Fashion companies urged to avoid ‘greenwashing’ sustainability goals

Fashion companies around the globe have been urged to avoid ‘greenwashing’ as they “fall over themselves” to make sustainability claims. 

While retailers and labels like Sainsbury’s and Fat Face have publicly committed to cutting emissions across their operations by 2040 and 2025, respectively, GlobalData apparel correspondent Michelle Russell warns they risk accusations of ‘greenwashing’ when the real issue lies in the supply chain.  

Sainsbury’s and Fat face have joined a raft of global fashion firms signing up to initiatives such as the UN Fashion Charter and the Fashion Pact, or chartering their own course to hit sustainability goals.

Russell argues that while these commitments mark “a step in the right direction,” many of the companies who have signed up have been accused of greenwashing by spending more on marketing themselves as environmentally friendly than on reducing their environmental impact.

“The bulk of a company’s greenhouse gas emissions, for example, are generated in its supply chain, so brands need to be taking their supplier networks into account when setting out their pledges if they are to even come close to mitigating emissions.”

“It would be encouraging if more companies acted like Levi Strauss, which set targets in 2018 for reducing carbon emissions across its owned-and-operated facilities and global supply chain by 2025. Unfortunately, there many companies that aren’t in complete control of their whole business operations and visibility across the value chain is non-existent, or limited, at best,” says Russell. 

She adds that there is also the challenge of investment, which she believes is a huge factor holding brands back.

According to the Carbon Trust, as much as 80 per cent of a company’s total carbon impact lies outside its direct operational control making it hard to make verifiable claims about environmental progress.

“Gucci CEO Marco Bizzarri recently issued a cross-industry call to other CEOs to implement a “360-degree climate strategy,” taking “full responsibility and accountability” for the total greenhouse emissions generated by their business activities. 

“As such, he launched the ‘CEO Carbon Neutral Challenge,’ which covers both a company’s operations and its entire supply chain,” says Russell.

Another leader in sustainability is Maya Rommwatt, a fashion campaigner for environmental group Stand Earth.
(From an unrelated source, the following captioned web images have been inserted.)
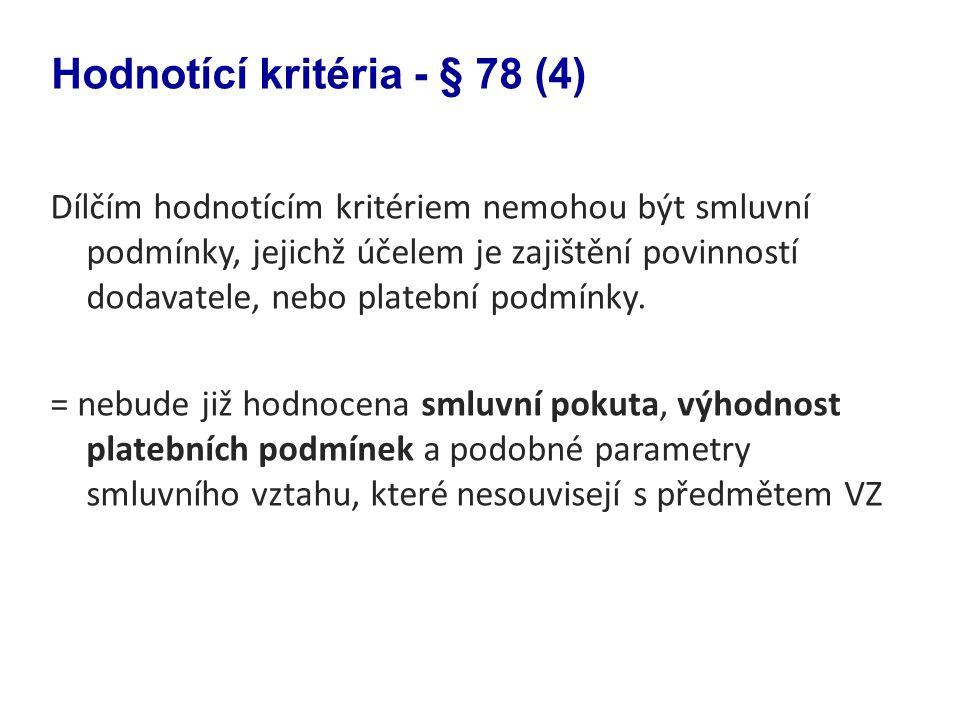 Hodnotící kritéria - § 78 (4)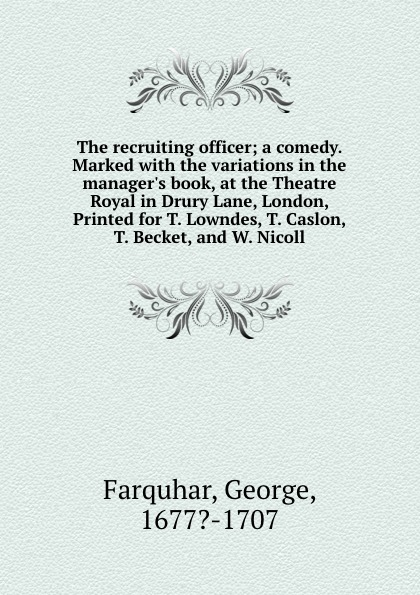 George Farquhar The recruiting officer; a comedy. Marked with the variations in the manager.s book, at the Theatre Royal in Drury Lane, London, Printed for T. Lowndes, T. Caslon, T. Becket, and W. Nicoll цены онлайн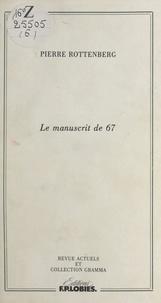 Patrick Laupin et Pierre Rottenberg - Le manuscrit de 67 - Précédé de Le fait d'écrire, par Patrick Laupin.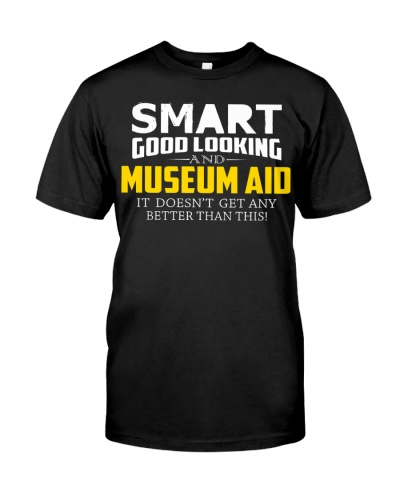 Smart good looking MUSEUM AID better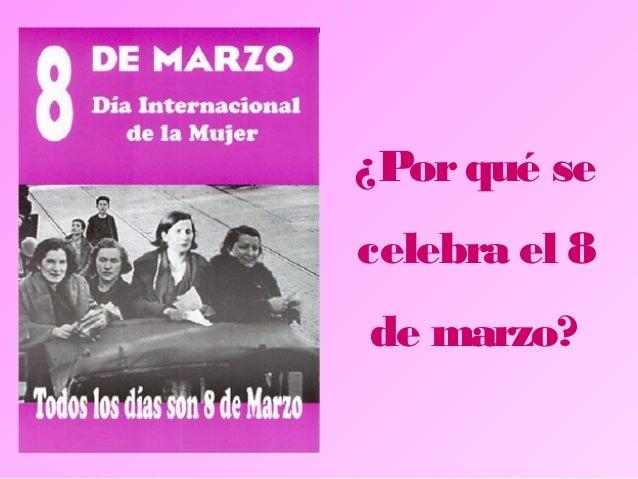 Día internacional de la mujer Slide 2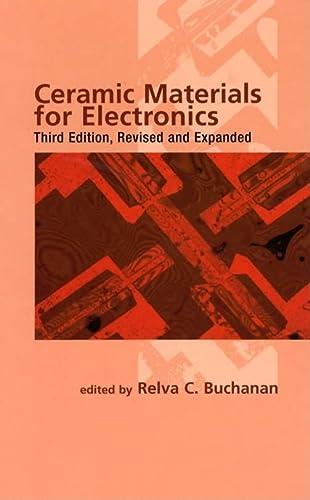 9780824740283: Ceramic Materials for Electronics (Materials Engineering)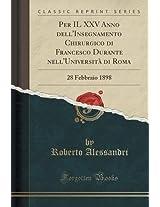 Per Il XXV Anno Dell'insegnamento Chirurgico Di Francesco Durante Nell'universita Di Roma: 28 Febbraio 1898 (Classic Reprint)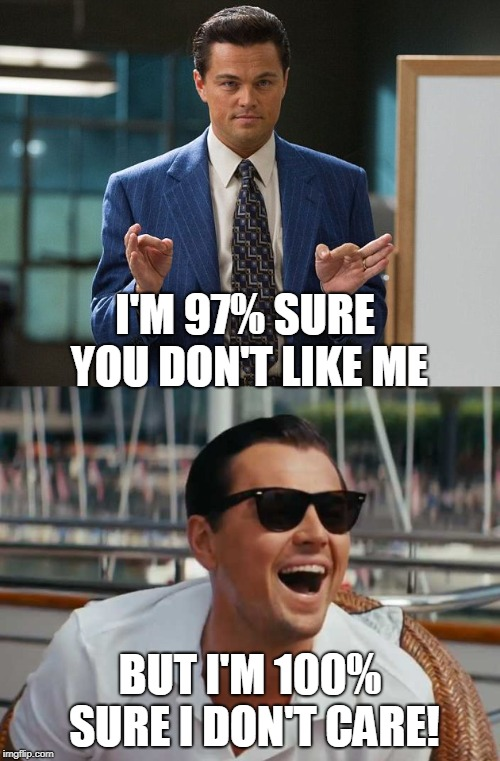 True dat... |  I'M 97% SURE YOU DON'T LIKE ME; BUT I'M 100% SURE I DON'T CARE! | image tagged in leonardo dicaprio laughing,wolf of wall street,i don't care,true dat,memes | made w/ Imgflip meme maker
She argues that commitments such as the Fashion Charter are encouraging but don’t go far enough.

“To get really excited, we’d like to see signatories pledge to make deeper and faster emissions cuts aligned with a pathway to 1.5 degrees, which is what current science tells us we must be aiming for if we want to reduce the worst impacts of climate change. This would mean committing to reducing absolute climate pollution in their global supply chains by at least 40 per cent by 2025, setting specific renewable energy goals for their factories and mills, and pledging to avoid false solutions like reaching ‘carbon neutrality’ through mass carbon offsets.”